SPECIAL COVERAGE
AFP - Three civilians were killed in southern Israel on Monday by rockets fired by Palestinian militants inside the Islamist-controlled Gaza Strip, medical services said.
One man was killed and another eight people wounded, three seriously, in the southern city of Ashkelon. The second fatality was at the Nahal Oz kibbutz just north of the border with the Gaza Strip, medics said.
An Israeli woman also died of her wounds after a rocket hit a railyard in the town of Ashdod.
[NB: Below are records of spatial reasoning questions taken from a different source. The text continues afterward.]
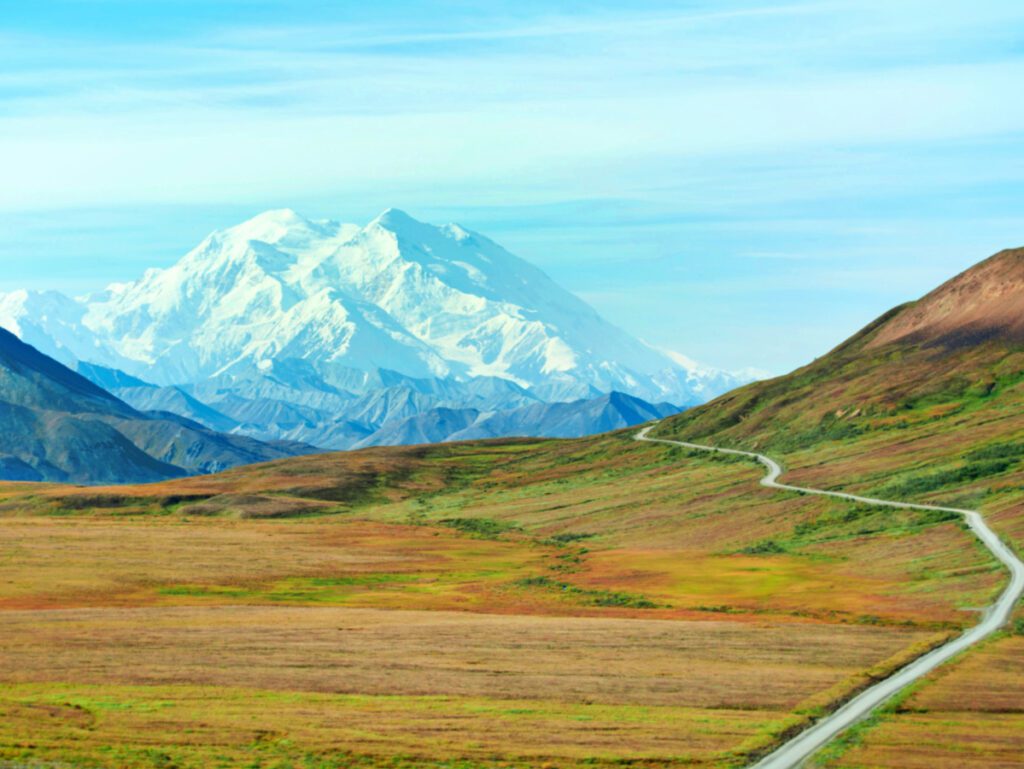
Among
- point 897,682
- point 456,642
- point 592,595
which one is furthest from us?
point 592,595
Another four people were wounded, according to a spokesman for the Magen David Adom, the Israeli equivalent of the Red Cross.
The deadly kibbutz attack was later claimed in a statement by the Al-Quds Brigades, armed wing of the radical Palestinian Islamic Jihad movement.
The Ashkelon blast came in the city centre near a building site which Israeli media said employed mostly Arab workers.
Medics said the man killed was an Israeli Arab working on the site in the city that lies some 13 kilometres (eight miles) north of the Gaza Strip, which Hamas has ruled since June 2007.
The armed wing of Hamas claimed responsibility for that attack, saying it had fired "three Grad-type rockets" at Ashkelon.
Four civilians have now been killed inside Israel by Palestinian militant fire since Saturday, when Israel unleashed a massive air blitz of the Gaza Strip that has since killed at least 345 Palestinians and wounded more than 1,550, according to medics.
Magen David Adom said the Ashdod blast was caused by a Grad-type rocket with a range of 40 kilometres (25 miles). The Ezzedine al-Qassam Brigades, Hamas's armed wing, said in a statement in Gaza it had fired the rocket.
Israeli emergency services said three missiles also hit Ofakim in the Negev desert around 25 kilometres (15 miles) north of Gaza, wounding one person, while another three rockets fell in the Ashdod area without causing casualties.
Grad rockets are more accurate than the Qassams more usually used by Palestinian armed groups.
People living in southern Israel within 20 kilometres (13 miles) of the border with Gaza have been advised since Saturday to remain in public or private shelters whenever possible.
When Israeli radar scans detect an inbound rocket, local people have less than a minute to take shelter.